I. Does Fack know that Aaron is his half-nephew?  Is that why he doesn’t want to see him?  Or is there something wrong with the kid, or with Kate, that is keeping him from checking in?  Does he know that Kate raising the kid means bad things (on SO many levels)?  Or is it just his paralyzing fear of commitment making things difficult again? 

J. Do all the kids age like crazy once they get off the Island?  First Walt comes back looking like he’s NBA-bound, and now Aaron, who looks fresh out of the womb in every Island scene, seems to be about three good weeks away from getting his driver’s permit.  Seriously, that kid grew like Jack’s facial hair, it’s uncanny.   

II. The Shepard, The Lambs He’s Leading To Slaughter, And The Leftover Not-Quite Rescue Rangers 

A.  Very smart of Jack to continually use the phone to no avail when two of the people who came to the Island with working knowledge of said phones are sitting around watching him.  Clearly the man is a master of modern technology, as evidenced by his work on the Hatch computer…or with the radio transmission…or with the walkie talkies. You’ve got a physicist running scientific time-lapse field tests sitting next to you, and you can’t delegate responsibility.  How, exactly, did he give the impression that the Lostaway society was a democracy? 

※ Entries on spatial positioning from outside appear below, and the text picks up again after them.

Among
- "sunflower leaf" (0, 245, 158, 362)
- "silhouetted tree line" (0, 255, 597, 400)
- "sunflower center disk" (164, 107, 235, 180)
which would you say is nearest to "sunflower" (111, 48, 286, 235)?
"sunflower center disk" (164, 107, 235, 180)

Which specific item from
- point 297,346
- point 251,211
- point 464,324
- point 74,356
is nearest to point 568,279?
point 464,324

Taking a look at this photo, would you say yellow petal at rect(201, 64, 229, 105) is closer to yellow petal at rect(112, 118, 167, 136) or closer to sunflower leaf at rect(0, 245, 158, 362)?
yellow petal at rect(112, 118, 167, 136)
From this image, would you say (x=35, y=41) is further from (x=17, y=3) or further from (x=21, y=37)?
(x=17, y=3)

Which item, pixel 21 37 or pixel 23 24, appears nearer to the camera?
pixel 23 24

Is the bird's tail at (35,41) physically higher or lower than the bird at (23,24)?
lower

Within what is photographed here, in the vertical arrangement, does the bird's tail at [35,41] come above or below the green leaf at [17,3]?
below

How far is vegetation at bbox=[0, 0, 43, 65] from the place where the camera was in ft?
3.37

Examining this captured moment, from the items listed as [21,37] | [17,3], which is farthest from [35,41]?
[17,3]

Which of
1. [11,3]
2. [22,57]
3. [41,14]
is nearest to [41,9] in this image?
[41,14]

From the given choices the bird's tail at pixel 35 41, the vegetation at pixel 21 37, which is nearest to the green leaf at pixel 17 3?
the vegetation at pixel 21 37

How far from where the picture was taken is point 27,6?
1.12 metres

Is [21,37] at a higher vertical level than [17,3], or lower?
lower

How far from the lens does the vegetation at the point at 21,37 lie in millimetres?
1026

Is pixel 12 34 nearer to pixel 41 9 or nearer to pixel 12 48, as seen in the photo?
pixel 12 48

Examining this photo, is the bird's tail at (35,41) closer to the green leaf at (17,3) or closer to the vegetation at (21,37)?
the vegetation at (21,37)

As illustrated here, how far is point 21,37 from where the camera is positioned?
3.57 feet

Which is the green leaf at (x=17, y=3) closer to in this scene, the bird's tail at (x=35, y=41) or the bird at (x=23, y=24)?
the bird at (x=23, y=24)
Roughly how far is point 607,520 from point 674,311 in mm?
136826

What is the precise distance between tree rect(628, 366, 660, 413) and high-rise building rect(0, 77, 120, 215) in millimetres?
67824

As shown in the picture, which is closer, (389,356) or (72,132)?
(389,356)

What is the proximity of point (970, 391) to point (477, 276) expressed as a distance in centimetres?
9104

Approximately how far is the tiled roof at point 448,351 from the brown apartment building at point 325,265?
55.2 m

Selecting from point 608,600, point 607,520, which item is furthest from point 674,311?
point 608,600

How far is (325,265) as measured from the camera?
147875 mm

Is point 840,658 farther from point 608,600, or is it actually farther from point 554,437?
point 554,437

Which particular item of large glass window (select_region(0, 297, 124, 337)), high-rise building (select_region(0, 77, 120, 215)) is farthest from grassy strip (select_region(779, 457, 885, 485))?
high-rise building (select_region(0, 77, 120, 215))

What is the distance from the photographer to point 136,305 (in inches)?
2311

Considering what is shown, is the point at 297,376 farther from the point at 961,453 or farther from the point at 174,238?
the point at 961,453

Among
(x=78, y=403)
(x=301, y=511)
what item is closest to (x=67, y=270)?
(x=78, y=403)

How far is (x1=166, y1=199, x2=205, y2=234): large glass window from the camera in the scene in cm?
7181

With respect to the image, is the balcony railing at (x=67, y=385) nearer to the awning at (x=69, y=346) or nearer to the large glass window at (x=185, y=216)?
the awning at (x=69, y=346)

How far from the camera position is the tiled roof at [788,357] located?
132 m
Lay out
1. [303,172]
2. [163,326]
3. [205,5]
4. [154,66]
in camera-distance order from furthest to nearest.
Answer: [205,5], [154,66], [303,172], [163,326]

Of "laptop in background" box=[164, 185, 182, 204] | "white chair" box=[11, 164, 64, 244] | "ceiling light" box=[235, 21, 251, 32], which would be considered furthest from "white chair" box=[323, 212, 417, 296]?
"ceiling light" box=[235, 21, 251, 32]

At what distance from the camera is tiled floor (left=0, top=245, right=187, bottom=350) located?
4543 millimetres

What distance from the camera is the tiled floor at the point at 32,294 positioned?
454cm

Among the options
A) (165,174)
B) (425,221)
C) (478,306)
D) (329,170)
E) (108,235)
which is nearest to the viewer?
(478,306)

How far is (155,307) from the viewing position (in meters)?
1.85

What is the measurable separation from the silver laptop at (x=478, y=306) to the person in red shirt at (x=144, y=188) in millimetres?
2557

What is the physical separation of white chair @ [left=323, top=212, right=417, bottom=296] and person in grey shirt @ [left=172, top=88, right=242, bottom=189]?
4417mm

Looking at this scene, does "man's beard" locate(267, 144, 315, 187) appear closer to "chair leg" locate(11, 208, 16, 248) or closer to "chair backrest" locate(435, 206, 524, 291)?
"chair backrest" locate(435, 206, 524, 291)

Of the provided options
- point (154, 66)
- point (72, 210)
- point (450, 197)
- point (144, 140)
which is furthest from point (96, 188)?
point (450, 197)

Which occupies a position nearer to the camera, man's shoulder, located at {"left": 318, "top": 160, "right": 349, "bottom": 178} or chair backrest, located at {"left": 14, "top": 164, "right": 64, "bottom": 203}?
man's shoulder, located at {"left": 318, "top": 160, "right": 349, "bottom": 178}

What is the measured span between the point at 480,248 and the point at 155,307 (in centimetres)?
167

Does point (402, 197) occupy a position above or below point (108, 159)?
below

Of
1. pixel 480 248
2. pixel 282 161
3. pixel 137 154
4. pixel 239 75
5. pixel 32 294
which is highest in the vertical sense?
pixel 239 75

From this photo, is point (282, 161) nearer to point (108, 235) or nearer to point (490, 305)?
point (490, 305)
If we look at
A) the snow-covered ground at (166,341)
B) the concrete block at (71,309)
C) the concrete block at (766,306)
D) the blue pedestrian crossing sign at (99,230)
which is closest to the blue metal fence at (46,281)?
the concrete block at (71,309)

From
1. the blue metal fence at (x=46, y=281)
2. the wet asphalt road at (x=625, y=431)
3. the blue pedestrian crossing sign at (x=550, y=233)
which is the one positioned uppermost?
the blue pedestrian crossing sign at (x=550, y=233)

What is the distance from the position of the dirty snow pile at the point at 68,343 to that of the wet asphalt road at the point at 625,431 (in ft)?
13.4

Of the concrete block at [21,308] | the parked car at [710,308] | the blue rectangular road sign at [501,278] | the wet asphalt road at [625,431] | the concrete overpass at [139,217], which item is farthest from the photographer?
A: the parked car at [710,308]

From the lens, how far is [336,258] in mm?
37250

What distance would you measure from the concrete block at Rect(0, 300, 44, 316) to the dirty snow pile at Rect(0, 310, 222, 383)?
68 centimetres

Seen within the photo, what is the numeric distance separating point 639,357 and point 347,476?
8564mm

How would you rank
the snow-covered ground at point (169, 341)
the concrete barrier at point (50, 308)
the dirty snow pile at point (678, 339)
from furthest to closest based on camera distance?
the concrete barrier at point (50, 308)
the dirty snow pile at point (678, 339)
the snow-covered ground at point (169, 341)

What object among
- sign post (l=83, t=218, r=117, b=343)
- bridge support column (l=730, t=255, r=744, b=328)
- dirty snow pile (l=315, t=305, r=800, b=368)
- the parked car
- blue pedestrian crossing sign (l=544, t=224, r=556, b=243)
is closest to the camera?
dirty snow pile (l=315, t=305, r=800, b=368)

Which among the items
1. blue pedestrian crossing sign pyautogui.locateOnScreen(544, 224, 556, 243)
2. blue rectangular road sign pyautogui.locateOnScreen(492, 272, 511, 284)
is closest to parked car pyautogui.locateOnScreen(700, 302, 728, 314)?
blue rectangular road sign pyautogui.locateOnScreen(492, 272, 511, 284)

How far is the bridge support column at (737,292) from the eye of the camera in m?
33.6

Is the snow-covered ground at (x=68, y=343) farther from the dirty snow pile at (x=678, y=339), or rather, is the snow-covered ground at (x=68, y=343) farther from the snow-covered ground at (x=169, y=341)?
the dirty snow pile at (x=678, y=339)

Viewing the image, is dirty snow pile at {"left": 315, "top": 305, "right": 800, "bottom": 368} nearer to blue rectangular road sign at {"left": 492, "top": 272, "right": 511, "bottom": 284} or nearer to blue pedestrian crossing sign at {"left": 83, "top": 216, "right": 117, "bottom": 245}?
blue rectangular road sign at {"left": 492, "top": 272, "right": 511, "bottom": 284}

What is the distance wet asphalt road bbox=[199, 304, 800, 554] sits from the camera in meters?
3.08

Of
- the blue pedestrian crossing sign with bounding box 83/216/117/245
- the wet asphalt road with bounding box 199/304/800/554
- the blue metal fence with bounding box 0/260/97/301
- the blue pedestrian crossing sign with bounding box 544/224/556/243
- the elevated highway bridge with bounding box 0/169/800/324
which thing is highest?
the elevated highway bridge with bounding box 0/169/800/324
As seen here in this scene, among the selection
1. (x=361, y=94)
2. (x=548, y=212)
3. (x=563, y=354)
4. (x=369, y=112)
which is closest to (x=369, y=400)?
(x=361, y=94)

B. Was Daniel predicting the playing cards? When he said he was a physicist, did he make a mental typo?  Also, while Benry and the Others had a lot to do with it, you can’t deny that the downfall of the Dharma Initiative was brought about partly because of superfluous expenses like Dharma-branded playing cards.   

C.  The mystery of the missing helicopter – a significantly underwhelming mystery when Daniel has evidence of space-time discrepancies on and off the Island – could have probably been avoided if they parked their freighter ANYWHERE along the horizon line of the Island.  Maybe the chopper was nearly out of gas because you’re taking off from Zimbabwe.  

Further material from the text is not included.